Among the European films, All White in Barking (2007) raises evergreen issues and explores what happens when a xenophobic elderly couple is invited to have dinner with their immigrant neighbors. It is similar to Four Seasons in a Day (2021), which helps us understand the long and winding road to Brexit. The Russian Job (2017) explains the story of great plans and greater resistance to changes in Russia, told in beautifully crafted images. On screen again is the highly successful film The Trial (2017), starring Crimean-born Ukrainian filmmaker and Euromaidan activist Oleg Sentsov, who was arrested by the Russian security service in May 2014. The film reveals the political show trial and presents an absurd, frightening, Kafkaesque picture of a ruthless state machine.


The Trial (2017)

Ukrainian documentary filmmakers are given special focus in Verziótheque, including Ukrainian Sheriffs (2015), in which we arrive in a Ukrainian village near Kherson, where there is no regular police force, only two men to keep the village safe. The catalogue contains two films by young filmmaker Alina Gorlova: No Obvious Signs (2017), a poignant look into the psychiatric treatment and harrowing memories of a major traumatized by the war in Donetsk; and the stunning imagery of This Rain Will Never Stop (2020), exploring the cycle of war and peace through a family fleeing war in Syria to end up in Ukraine — should the protagonist escape the war or help relieve suffering on site?

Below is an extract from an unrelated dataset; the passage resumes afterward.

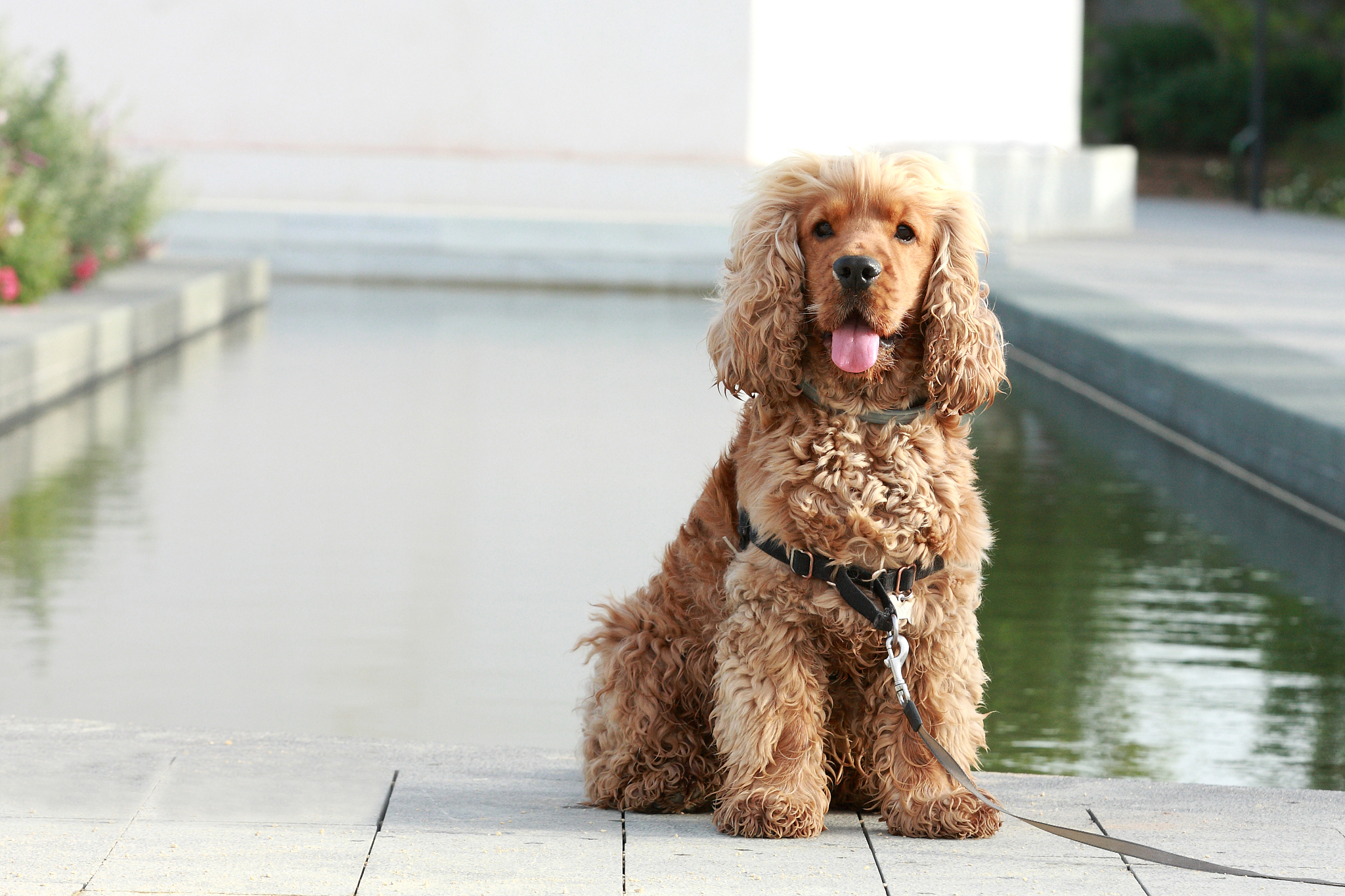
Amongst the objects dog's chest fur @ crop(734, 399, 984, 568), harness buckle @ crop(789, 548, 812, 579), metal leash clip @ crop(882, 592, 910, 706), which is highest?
dog's chest fur @ crop(734, 399, 984, 568)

As environmental protection is one of the highest priorities in our time, documentaries related to the environment are also given special focus. The newly updated selection includes: Earth (2019), Wood (2020), The Good Life (2015), Arica (2020), Dear Future Children (2021), I am Greta (2020) and Complicit (2017).

The films are only available in Hungary, but are free of charge for high school and university students. Teachers can register via diak@verzio.org.

For more information about Verziótheque and details about the program: https://festival.verzio.org/

The next edition, the 19th Verzió International Human Rights Documentary Film Festival, will be held in November 2022.